Concerning speedway developments, Gulyas said that the government was working to ensure that “Hungary should not have a location from which a motorway cannot be accessed in 30 minutes. He said that the EU did not provide funds for the purpose, and with a view to limitations in the central budget the government was mulling implementation in a concession structure. He insisted that in Hungary “concessions have a negative connotation due to the practice of (former) leftist governments”. He argued, however, that concessions “could be done well, through minimising the risk of exchange rate fluctuations”. He also suggested that the central budget’s revenues from motorway tolls of an annual 300 billion forints (EUR 858m) could be doubled through constucting further motorways.

In another development, Gulyas slammed Budapest Mayor Gergely Karacsony for plans to buy “thirty-year-old trams without air conditioning” for public transport, saying that the mayor had earlier criticised his predecessor for the metro cars having no air conditioning. He also said that “managing traffic in the capital is a mayoral responsibility”. He insisted that traffic in Budapest “has now come to a standstill”, and accused Karacsony of a “new form of persecution of car drivers”.

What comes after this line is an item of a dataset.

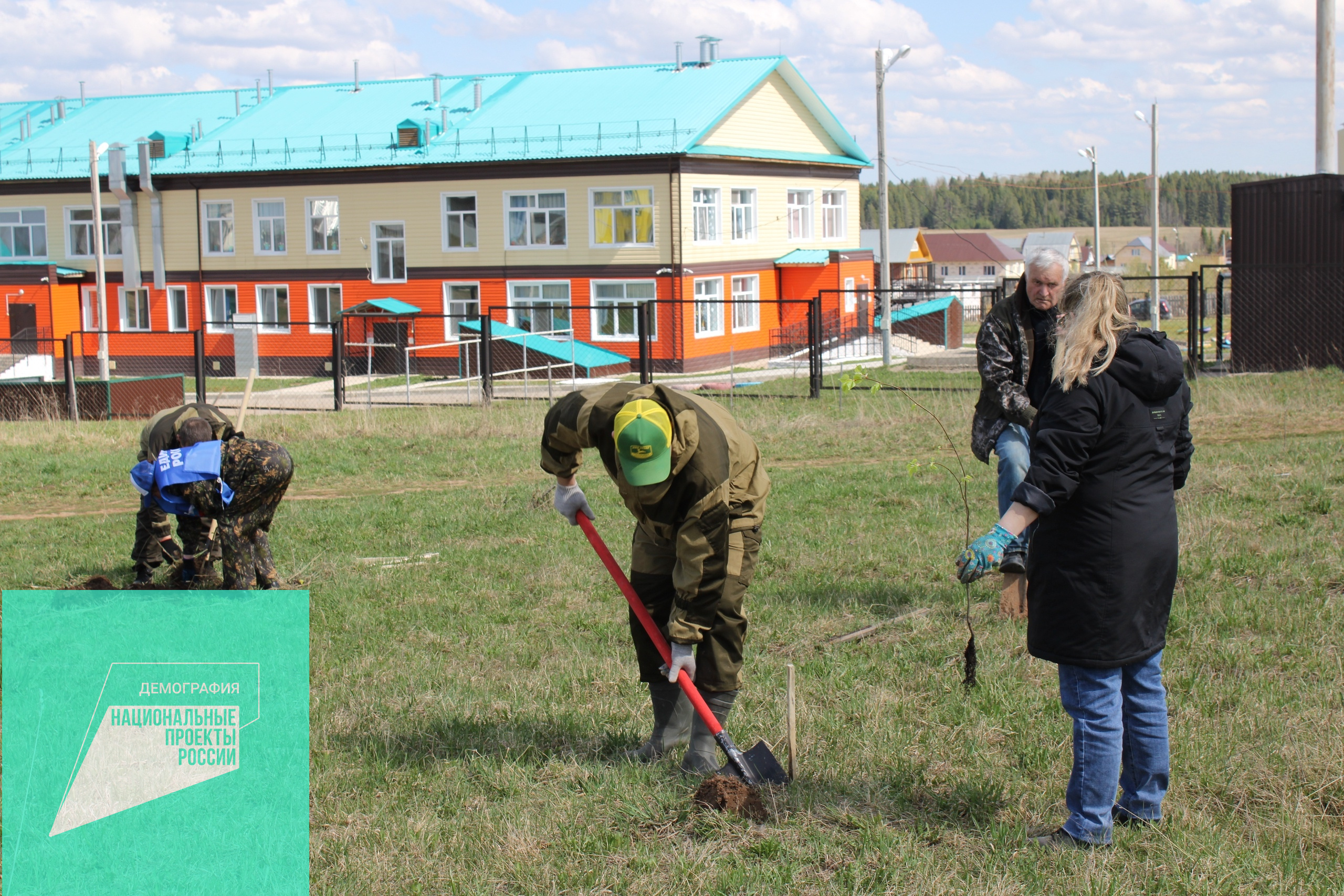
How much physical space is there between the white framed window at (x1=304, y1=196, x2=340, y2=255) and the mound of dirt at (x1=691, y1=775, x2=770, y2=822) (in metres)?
33.7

On another subject, Gulyas said that if NATO launched an Afghanistan mission, Hungary would be ready to participate, and added that negotiations were under way.

Answering a question about an estate owned by Prime Minister Viktor Orban’s father and possible risks of graft, Gulyas said that Gyozo Orban’s business was legitimate, adding that “the estate in Hatvanpuszta has mostly economic buildings and their renewal cannot be criticised in any way”.

In his response to another question, concerning politicians’ asset declarations, Gulyas said that those “living in a separate household from a politician family member” should not be obliged to submit such declarations. “Nobody should be blamed because their son or brother is a politician,” he insisted.

Concerning ruling Fidesz’s position in the European Parliament, Gulyas excluded the possibility of joining a group with Germany’s AfD party in it. He also said that his government was ready to “continue in a good inter-state cooperation” with the new government of Israel.

On the subject of the government’s lifting a second language requirement for undergraduates, Gulyas said that the primary reason was to ensure that those students could take up employment as soon as possible. Referring to the coronavirus pandemic, he said that certain forms of studying languages had become more difficult, but added that “it would not be a good general practice… those graduating should have a foreign language certificate”.

Answering a question about rising construction material prices Gulyas said that the government was mulling measures to be taken within the next two weeks.

Gulyas also said that plans to illuminate in rainbow colours a stadium in Munich for a Germany-Hungary football match on Wednesday had “nothing to do with the prime minister’s absence”. He added that Orban had watched the match elsewhere.